__Task set__
[A] Rewrite the passage on MAR's stock performance from "Shares of the Bethesda, Maryland-based" up to and including "gain over the past 52 weeks.", changing "52 weeks" to "12 months".
[B] Carry on the article about MAR's share performance and earnings from its last sentence.

__Reading passage__
..............................

Shares of the Bethesda, Maryland-based company have outperformed the broader market over the past 52 weeks. MAR stock has returned 22.8% over this time frame, while the broader S&P 500 Index ($SPX) has rallied 11.8%. Moreover, shares of the company are up 14.1% on a YTD basis, compared to SPX’s marginal decline.
Focusing more closely, shares of the hotel company have outpaced the State Street Consumer Discretionary Select Sector SPDR ETF’s (XLY) 2.3% gain over the past 52 weeks.
Despite reporting weaker-than-expected Q4 2025 adjusted EPS of $2.58, shares of MAR climbed 8.5% on Feb. 10 as the company posted revenue of $6.69 billion, exceeding Street forecasts. The rally was reinforced by strong operating momentum, including adjusted EBITDA of $1.40 billion, up 9% year-over-year, and an upbeat 2026 outlook calling for adjusted EPS of $11.32 - $11.57 and adjusted EBITDA growth of 8% - 10%. Investor confidence was further supported by expectations for worldwide RevPAR growth of 1.5% - 2.5% in 2026 and net rooms growth of 4.5% - 5%, underpinned by a record development pipeline of nearly 610,000 rooms.

..............................

__Recorded information__
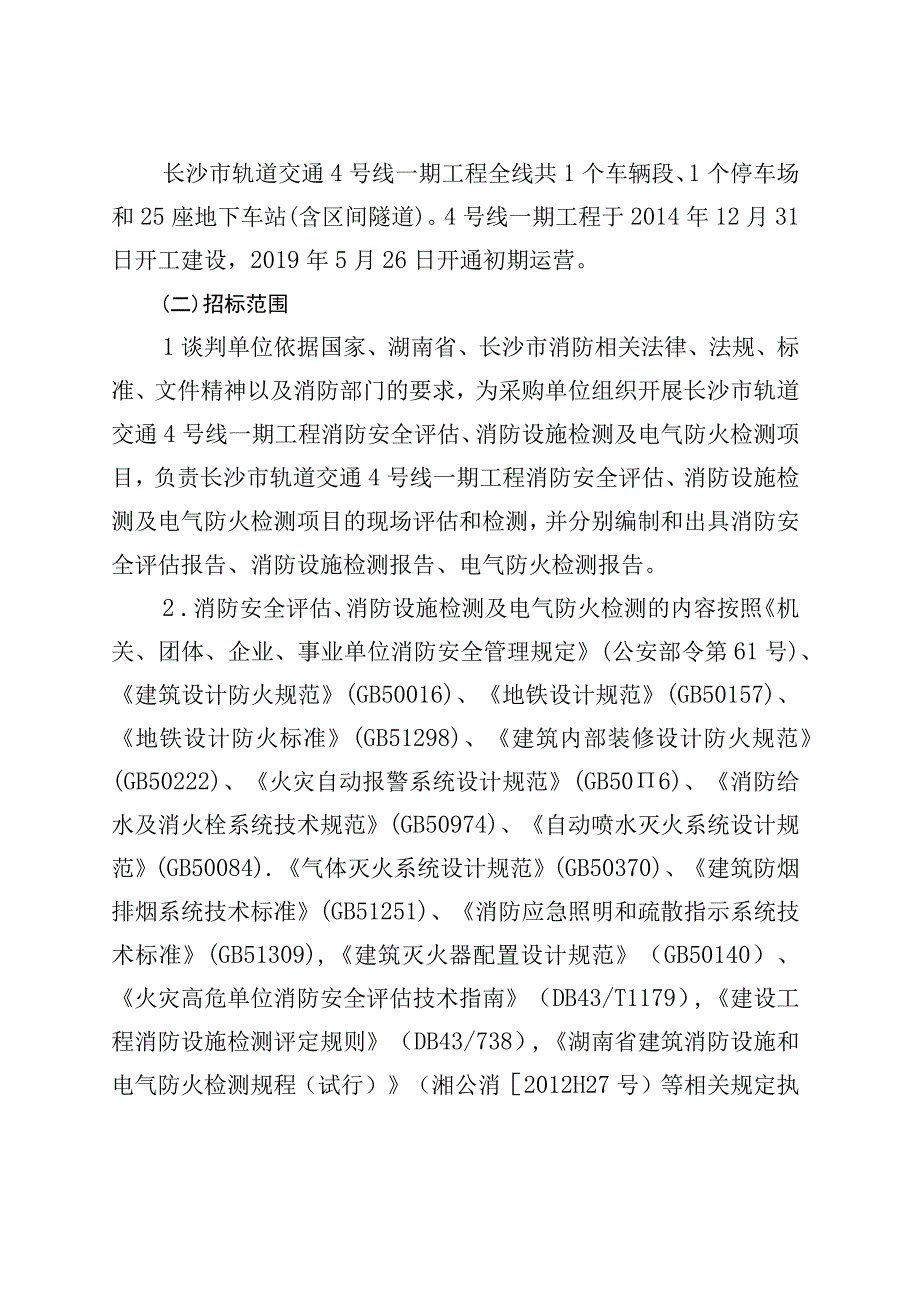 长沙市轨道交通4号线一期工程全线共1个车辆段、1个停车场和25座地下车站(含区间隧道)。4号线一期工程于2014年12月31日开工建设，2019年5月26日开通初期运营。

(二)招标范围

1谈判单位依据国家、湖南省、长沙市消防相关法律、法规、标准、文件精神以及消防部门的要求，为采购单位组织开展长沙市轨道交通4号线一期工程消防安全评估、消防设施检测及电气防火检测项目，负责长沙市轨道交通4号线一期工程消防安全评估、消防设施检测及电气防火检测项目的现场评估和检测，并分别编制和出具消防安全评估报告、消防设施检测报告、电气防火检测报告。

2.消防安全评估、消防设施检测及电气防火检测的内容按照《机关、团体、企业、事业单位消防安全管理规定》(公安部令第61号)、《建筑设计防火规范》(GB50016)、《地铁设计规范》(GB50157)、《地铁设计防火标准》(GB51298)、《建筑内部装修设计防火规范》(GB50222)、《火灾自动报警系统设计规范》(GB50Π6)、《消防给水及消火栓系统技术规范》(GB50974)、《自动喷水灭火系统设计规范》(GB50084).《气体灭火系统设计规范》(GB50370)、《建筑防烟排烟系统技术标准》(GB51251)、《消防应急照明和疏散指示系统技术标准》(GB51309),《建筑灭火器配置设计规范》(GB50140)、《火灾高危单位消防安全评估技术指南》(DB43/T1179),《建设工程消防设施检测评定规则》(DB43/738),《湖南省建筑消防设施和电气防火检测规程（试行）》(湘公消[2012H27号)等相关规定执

..............................

__Solved problems__
[A]
Shares of the Bethesda, Maryland-based company have outperformed the broader market over the past 12 months. MAR stock has returned 22.8% over this time frame, while the broader S&P 500 Index ($SPX) has rallied 11.8%. Moreover, shares of the company are up 14.1% on a YTD basis, compared to SPX’s marginal decline.
Focusing more closely, shares of the hotel company have outpaced the State Street Consumer Discretionary Select Sector SPDR ETF’s (XLY) 2.3% gain over the past 12 months.

[B]
For the fiscal year ending in December 2026, analysts expect Marriott International’s adjusted EPS to grow 15.9% year-over-year to $11.61. The company's earnings surprise history is mixed. It beat the consensus estimates in three of the last four quarters while missing on another occasion.
Among the 26 analysts covering the stock, the consensus rating is a “Moderate Buy.” That’s based on 10 “Strong Buy” ratings, two “Moderate Buys,” 13 “Holds,” and one “Strong Sell.”
On Feb. 11, BMO Capital raised its price target on Marriott International to $400 and maintained an “Outperform” rating.
As of writing, the stock is trading above the mean price target of $348.64. The Street-high price target of $420 implies a potential upside of 18.7% from the current price levels.
On the date of publication, Sohini Mondal did not have (either directly or indirectly) positions in any of the securities mentioned in this article. All information and data in this article is solely for informational purposes. For more information please view the Barchart Disclosure Policy here.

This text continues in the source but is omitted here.